I've only got one pet right now, she is a sheltie/retriever mix. Ducking now!!!!!


----------



## patron (Apr 2, 2009)

i just read every word ,
i agree with everyone !

what type of wood 
did you make that 
maple box 
out of ?


----------



## papadan (Mar 6, 2009)

You got a picture of that box david?


----------



## grizzman (May 10, 2009)

not joking


----------



## BlankMan (Mar 21, 2009)

Interesting. This thread may have a another purpose I never thought of. It might weed out the jokesters that seem to have the need to try and be funny thus not really adding any value. Seen that too. Wonder if it's going to bring out the ones that just like to argue too? (That is not a request.)


----------



## grizzman (May 10, 2009)

i


----------



## jockmike2 (Oct 10, 2006)

Mea Culpa.


----------



## BlankMan (Mar 21, 2009)

And hijacking a thread, isn't that considered poor forum etiquette?


----------



## grizzman (May 10, 2009)

wow…i never though that my joking added no value…...well so much for that…..sorry..your post…wont joke here.


----------



## BlankMan (Mar 21, 2009)

Maybe in a thread where the subject is jokes but not when the post does not address the topic. But maybe it is addressing the topic indicating disagreement or a don't care attitude this is stupid I'll do what I want not taking others into consideration. Idoeknow.

Interesting twist of events.


----------



## BlankMan (Mar 21, 2009)

Ok. Uncle. grizzman, changing your posts to not posting, I had to laugh.

That does not mean this should become the joke of the minute thread.


----------



## cranbrook2 (May 28, 2006)

I usually read everything but if i see that someone is long winded and appears to be writing a book instead of a question or answer then i will skip it . 
I also don,t see anything wrong with someone joking in another persons thread . 
There are too many people on here that have their shorts in a knot and they should relax and smell the coffee : )


----------



## papadan (Mar 6, 2009)

Sorry if I offended you Curt, I was just playing on the title theme of this thread.


----------



## grizzman (May 10, 2009)

being respectful of your post curt…just my nature to be a jokeful guy…..but i surly wont rain on your parade….happy holidays…..i like your shop…...


----------



## BlankMan (Mar 21, 2009)

Thanks grizzman (and thanks for the complement on the shop), and Dan. It's was just frustration. It looked like this thread was degenerating like I see so many others do, that was my concern. I like one liners too, but in this environment (the web) you don't get to see facial expressions, a smile, a wink, to know people are kidding. Like I said I thought it was degenerating and I like to post one liners too, not as many as I could but I try to refrain so as to not distract from the topic out of respect for the person that started the thread. There was an important reason to them to start the thread, I don't want to minimize it by making light of it..

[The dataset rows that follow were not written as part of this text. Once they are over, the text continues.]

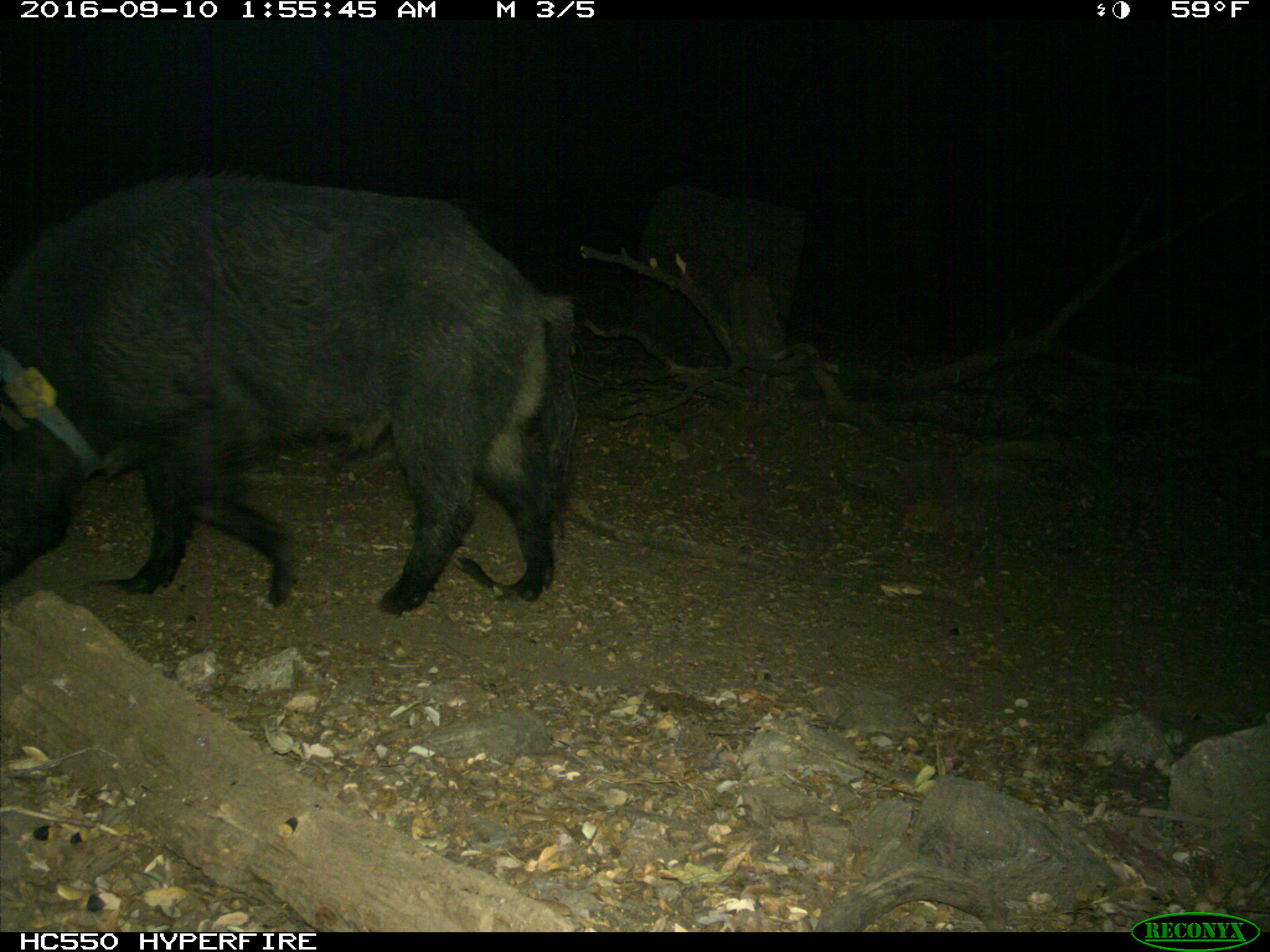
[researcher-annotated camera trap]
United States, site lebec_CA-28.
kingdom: Animalia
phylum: Chordata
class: Mammalia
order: Artiodactyla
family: Suidae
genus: Sus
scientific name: Sus scrofa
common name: wild boar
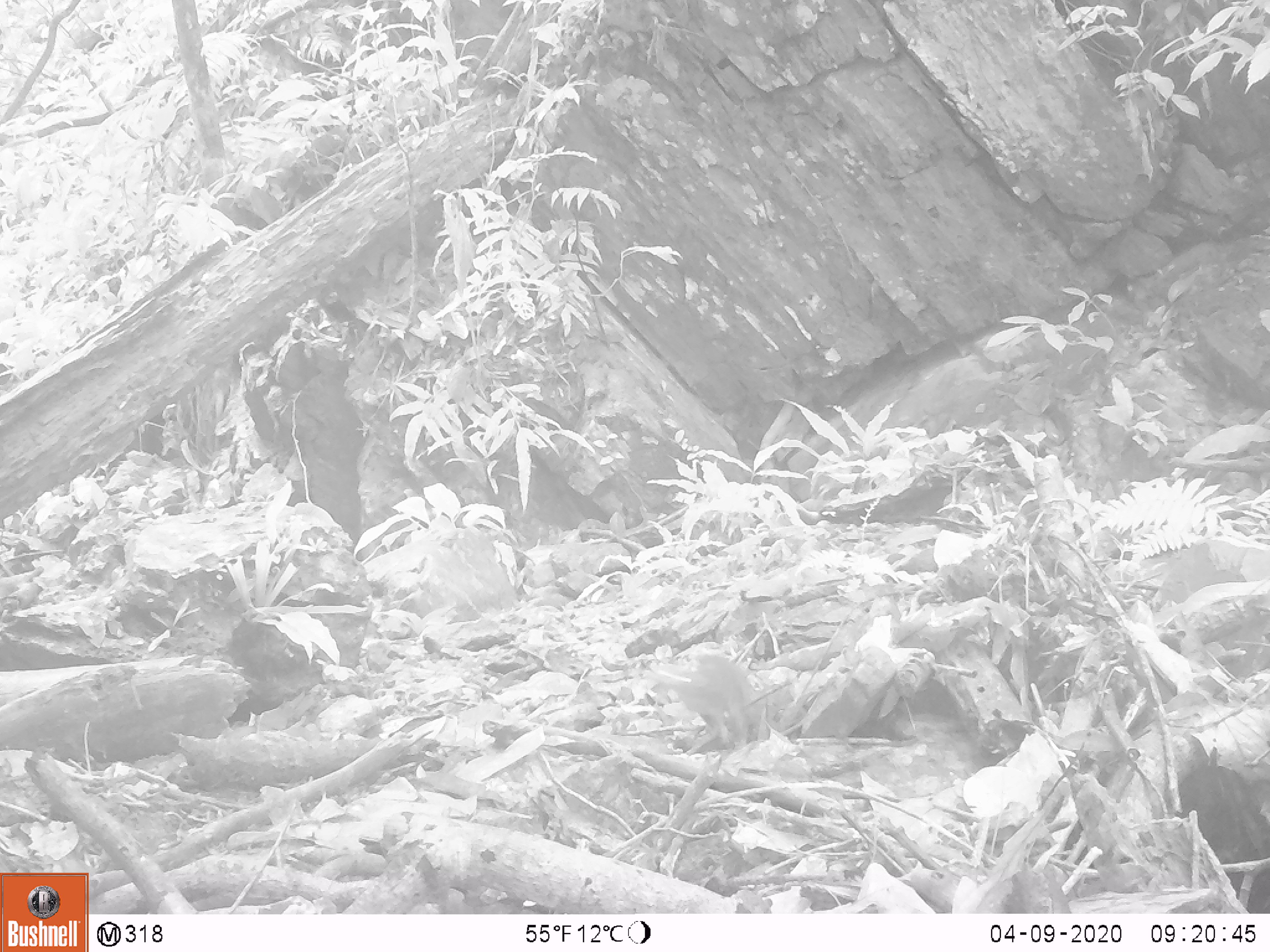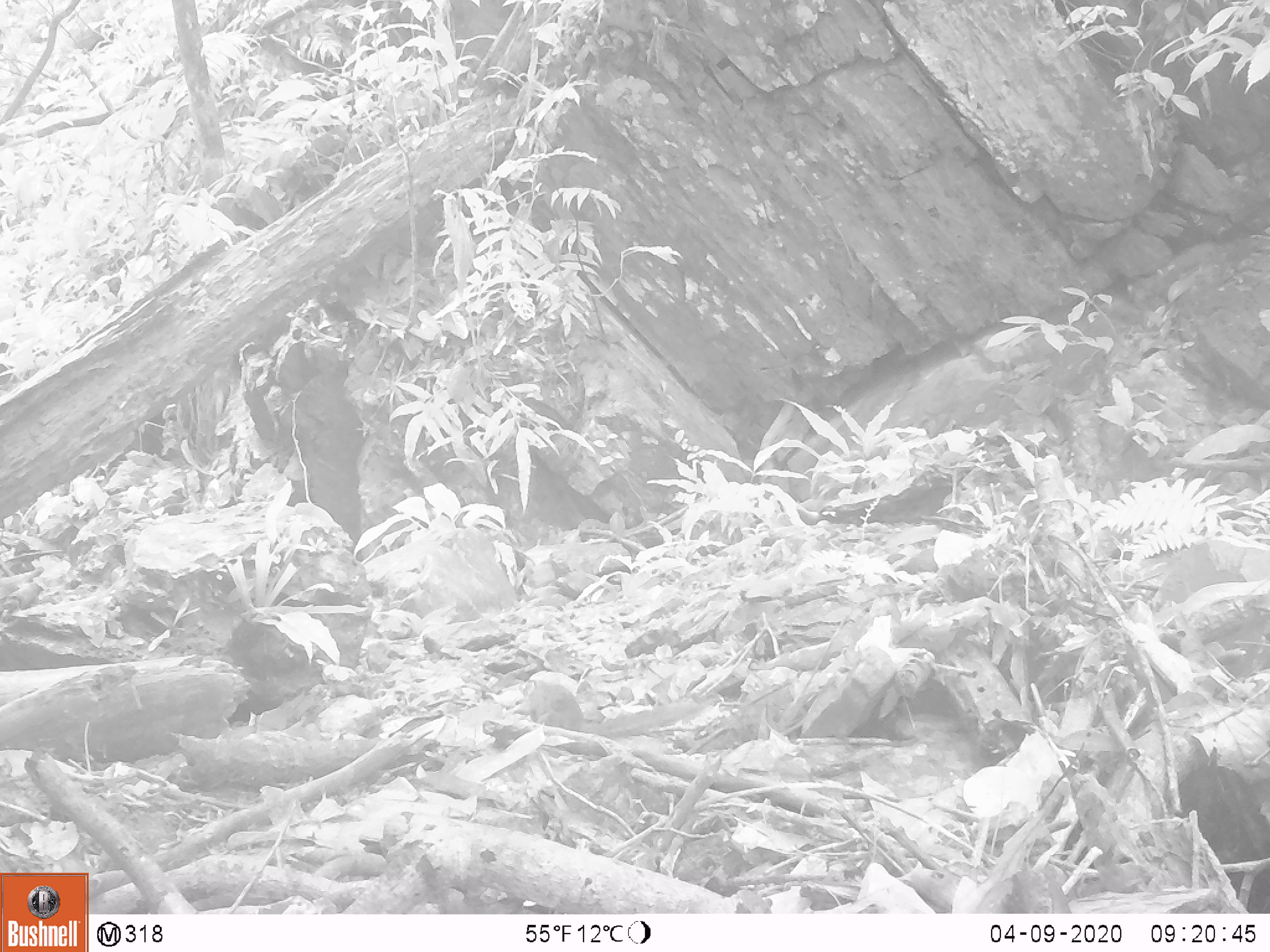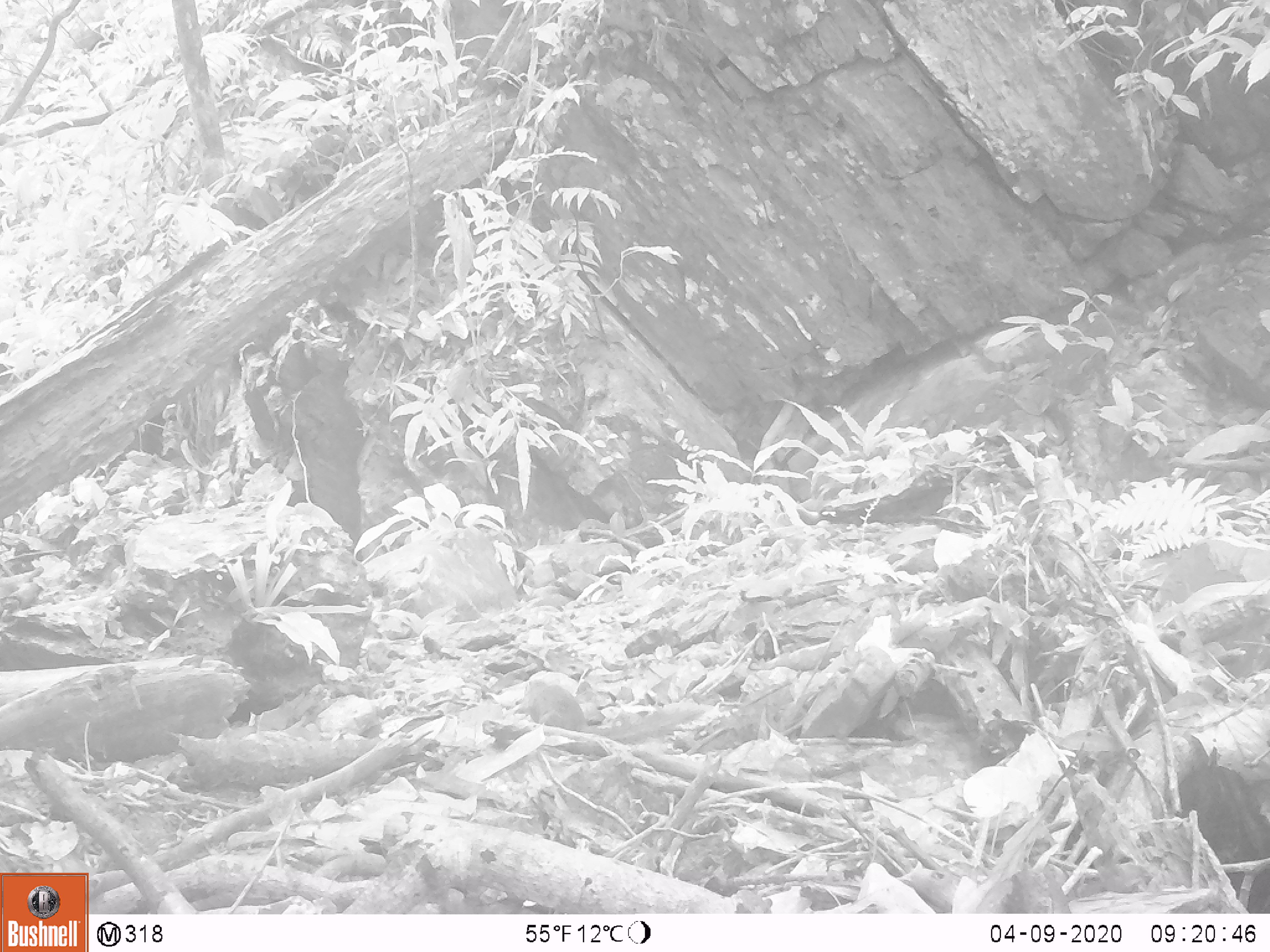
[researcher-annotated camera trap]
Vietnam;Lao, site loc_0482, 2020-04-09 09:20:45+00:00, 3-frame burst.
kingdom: Animalia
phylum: Chordata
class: Mammalia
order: Rodentia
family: Sciuridae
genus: Sciurus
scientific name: Sciurus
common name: squirrel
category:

And Dan, now that you said that, I had to laugh. And see that's what I mean, until you stated that I didn't think of that.


----------



## mark88 (Jun 8, 2009)

dont make me tell poopsie about this thread


----------



## Schummie (Feb 3, 2008)

I have sometimes also the idea that there are LJ who do it for the points,
I know It sounds crazy.
But why are you giving a reply on something, if your reply has nothing to
do with the topic.
have a very Happy Thanksgiving


----------



## Abbott (May 10, 2009)

I lost track of the thread, oh yeah, HAPPY THANKSGIVING!


----------



## craftsman on the lake (Dec 27, 2008)

Being honest here. I think it's good to at least scan the replies to see if your input is needed but if I see the same answer twice It's no big deal. It's a good idea.. That said:

After all, these letters we type are just electrons. They're not really adding to the destruction of the planet. Some people just like all their ducks in order and all things need to be done the "right way". I think these are the people with ulcers. The ones who don't care, they literally don't care, won't get ulcers over it and probably post this way just because they think people with very tight sphincter muscles should worry about things like starving children or something.


----------



## BlankMan (Mar 21, 2009)

Schummie, I tend to agree with you, I think some are in it for the post count. It appears that way when they then call attention to themselves for it, I guess it's the old quality verses quantity thing. It happens in other forums too, they want to be the Number 1 poster, guess it makes them feel important, that's the only thing I can come up with.

And those electrons don't move on their own, they need something to push them along, coal fired power plants comes to mind. What was that about the planet?


----------



## cranbrook2 (May 28, 2006)

I have been here a long time and i can,t help but notice a lot of guys post to a thread strictly for the post count . I don,t get it !  Usually it is only a word or two and it is always the same words .


----------



## Joeshop (Nov 12, 2009)

I was going to answer this post as I agree with several of the answers, so why post duplicates ?? and now I forgot what I was going to belly-ache about !!


----------



## TopamaxSurvivor (May 2, 2008)

I can't read other people's minds, so I don't second guess their motivations. One thing I have noticed about human nature is most people think everyone else thinks like they do, that is why honest people are the most easily taken and the most gullible. If everyone was the same, there would be very little activity here or so much you couldn't possibly follow it )


----------



## Blake (Oct 17, 2007)

Can't I respond without reading 41 other replies?


----------



## Dusty56 (Apr 20, 2008)

*"Ignorance is Bliss"* 
I was just reading a post where the Original Poster had made a mock up of his project out of Pine and stated that fact , only to have someone comment as to what a good job the OP did to make "the plywood" look like solid wood !! http://lumberjocks.com/projects/23939

Thanks for venting here …it does a body good : )


----------



## Blake (Oct 17, 2007)

.


----------



## OhValleyWoodandWool (Nov 9, 2009)

I don't know but I think that the one liners and jokes really do add value, if only a slight chuckle. Slight chuckles are really really important sometimes.


----------



## GaryK (Jun 25, 2007)

I will either read the entire thread or not.

If I repeat something so what. If it's worth saying once why not twice. Isn't that how a consensus is reached.

Like this post, I read the OP but that's it.

I don't think my opinion will change after reading 46 other replies.


----------